--- GOAL ---
Reproduce all of the data word for word.
-- Start of DATA TO USE --
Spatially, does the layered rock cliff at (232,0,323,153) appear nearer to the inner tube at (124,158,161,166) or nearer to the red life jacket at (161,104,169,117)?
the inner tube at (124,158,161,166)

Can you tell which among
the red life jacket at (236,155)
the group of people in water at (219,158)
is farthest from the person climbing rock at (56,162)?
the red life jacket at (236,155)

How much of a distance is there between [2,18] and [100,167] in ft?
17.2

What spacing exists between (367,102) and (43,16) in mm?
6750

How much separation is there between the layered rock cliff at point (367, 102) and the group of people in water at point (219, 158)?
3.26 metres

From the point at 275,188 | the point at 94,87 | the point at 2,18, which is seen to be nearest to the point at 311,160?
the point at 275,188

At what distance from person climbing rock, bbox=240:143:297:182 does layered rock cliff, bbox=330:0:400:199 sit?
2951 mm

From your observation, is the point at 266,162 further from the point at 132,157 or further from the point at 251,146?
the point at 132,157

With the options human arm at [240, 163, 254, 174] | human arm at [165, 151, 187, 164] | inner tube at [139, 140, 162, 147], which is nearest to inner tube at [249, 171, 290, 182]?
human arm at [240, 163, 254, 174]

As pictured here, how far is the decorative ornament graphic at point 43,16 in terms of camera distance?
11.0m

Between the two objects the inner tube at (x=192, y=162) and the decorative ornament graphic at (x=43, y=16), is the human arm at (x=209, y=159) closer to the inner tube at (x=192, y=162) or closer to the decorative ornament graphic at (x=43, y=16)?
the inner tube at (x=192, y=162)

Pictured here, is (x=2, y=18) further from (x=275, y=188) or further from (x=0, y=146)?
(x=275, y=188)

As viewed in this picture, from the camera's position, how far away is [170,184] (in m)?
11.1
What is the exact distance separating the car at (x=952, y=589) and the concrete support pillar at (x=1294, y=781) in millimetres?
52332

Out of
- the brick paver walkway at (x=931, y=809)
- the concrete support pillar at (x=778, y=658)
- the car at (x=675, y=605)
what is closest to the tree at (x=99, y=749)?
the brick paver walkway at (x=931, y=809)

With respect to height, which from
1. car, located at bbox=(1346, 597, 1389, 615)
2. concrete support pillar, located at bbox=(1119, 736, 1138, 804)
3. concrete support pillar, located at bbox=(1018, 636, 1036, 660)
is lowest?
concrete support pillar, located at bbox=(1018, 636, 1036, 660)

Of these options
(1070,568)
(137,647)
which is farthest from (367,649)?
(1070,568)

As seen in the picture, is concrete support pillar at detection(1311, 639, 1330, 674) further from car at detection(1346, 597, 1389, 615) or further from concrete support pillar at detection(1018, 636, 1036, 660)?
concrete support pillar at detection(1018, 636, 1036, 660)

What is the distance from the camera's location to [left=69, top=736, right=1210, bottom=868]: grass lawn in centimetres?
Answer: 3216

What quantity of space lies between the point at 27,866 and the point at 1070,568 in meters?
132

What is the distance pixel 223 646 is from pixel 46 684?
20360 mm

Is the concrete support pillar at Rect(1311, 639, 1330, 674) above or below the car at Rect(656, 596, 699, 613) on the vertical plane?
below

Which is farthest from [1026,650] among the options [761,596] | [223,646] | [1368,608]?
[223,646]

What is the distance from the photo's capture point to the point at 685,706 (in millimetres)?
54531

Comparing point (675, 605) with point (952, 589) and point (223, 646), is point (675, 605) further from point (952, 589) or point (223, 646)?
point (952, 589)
-- End of DATA TO USE --
--- ANSWER FOR THE TASK ---
Spatially, does the layered rock cliff at (232,0,323,153) appear nearer to the inner tube at (124,158,161,166) or nearer to the red life jacket at (161,104,169,117)?
the inner tube at (124,158,161,166)

Can you tell which among
the red life jacket at (236,155)
the group of people in water at (219,158)
is farthest from the person climbing rock at (56,162)?
the red life jacket at (236,155)

How much of a distance is there between [2,18] and [100,167] in ft?
17.2

What spacing exists between (367,102) and (43,16) in mm?
6750

How much separation is there between the layered rock cliff at point (367, 102) and the group of people in water at point (219, 158)?
3.26 metres

From the point at 275,188 | the point at 94,87 | the point at 2,18, which is seen to be nearest to the point at 311,160?
the point at 275,188

At what distance from person climbing rock, bbox=240:143:297:182 does layered rock cliff, bbox=330:0:400:199 sit?
2951 mm

From your observation, is the point at 266,162 further from the point at 132,157 or further from the point at 251,146?
the point at 132,157

With the options human arm at [240, 163, 254, 174] | human arm at [165, 151, 187, 164] | inner tube at [139, 140, 162, 147], which is nearest to inner tube at [249, 171, 290, 182]?
human arm at [240, 163, 254, 174]

As pictured here, how far is the decorative ornament graphic at point 43,16 in terms of camera distance?
11.0m

Between the two objects the inner tube at (x=192, y=162) and the decorative ornament graphic at (x=43, y=16), is the human arm at (x=209, y=159) closer to the inner tube at (x=192, y=162) or closer to the decorative ornament graphic at (x=43, y=16)?
the inner tube at (x=192, y=162)

Pictured here, is (x=2, y=18) further from (x=275, y=188) or further from (x=0, y=146)?
(x=275, y=188)

As viewed in this picture, from the camera's position, how far away is [170,184] (in m)?
11.1
What is the exact distance separating the car at (x=952, y=589) and the concrete support pillar at (x=1294, y=781) in millimetres?
52332

Out of
- the brick paver walkway at (x=931, y=809)
- the concrete support pillar at (x=778, y=658)
- the car at (x=675, y=605)
what is closest to the tree at (x=99, y=749)?
the brick paver walkway at (x=931, y=809)

With respect to height, which from
1. car, located at bbox=(1346, 597, 1389, 615)
2. concrete support pillar, located at bbox=(1119, 736, 1138, 804)
3. concrete support pillar, located at bbox=(1018, 636, 1036, 660)
is lowest?
concrete support pillar, located at bbox=(1018, 636, 1036, 660)

Of these options
(1070,568)
(137,647)
which is farthest from (367,649)?
(1070,568)

As seen in the picture, is concrete support pillar at detection(1311, 639, 1330, 674) further from car at detection(1346, 597, 1389, 615) or further from concrete support pillar at detection(1018, 636, 1036, 660)?
concrete support pillar at detection(1018, 636, 1036, 660)

What is the distance from the camera's location to [left=69, top=736, right=1210, bottom=868]: grass lawn in centimetres?
Answer: 3216

What quantity of space lies between the point at 27,866 and the point at 1070,568 in meters?
132

What is the distance pixel 223 646 is from pixel 46 684?
20360 mm

Is the concrete support pillar at Rect(1311, 639, 1330, 674) above or below the car at Rect(656, 596, 699, 613) on the vertical plane?
below

Which is farthest from [1026,650] among the options [761,596] | [223,646] | [1368,608]?
[223,646]

What is the distance from the photo's capture point to the point at 685,706 (in millimetres)?
54531

Comparing point (675, 605) with point (952, 589) and point (223, 646), is point (675, 605) further from point (952, 589) or point (223, 646)?
point (952, 589)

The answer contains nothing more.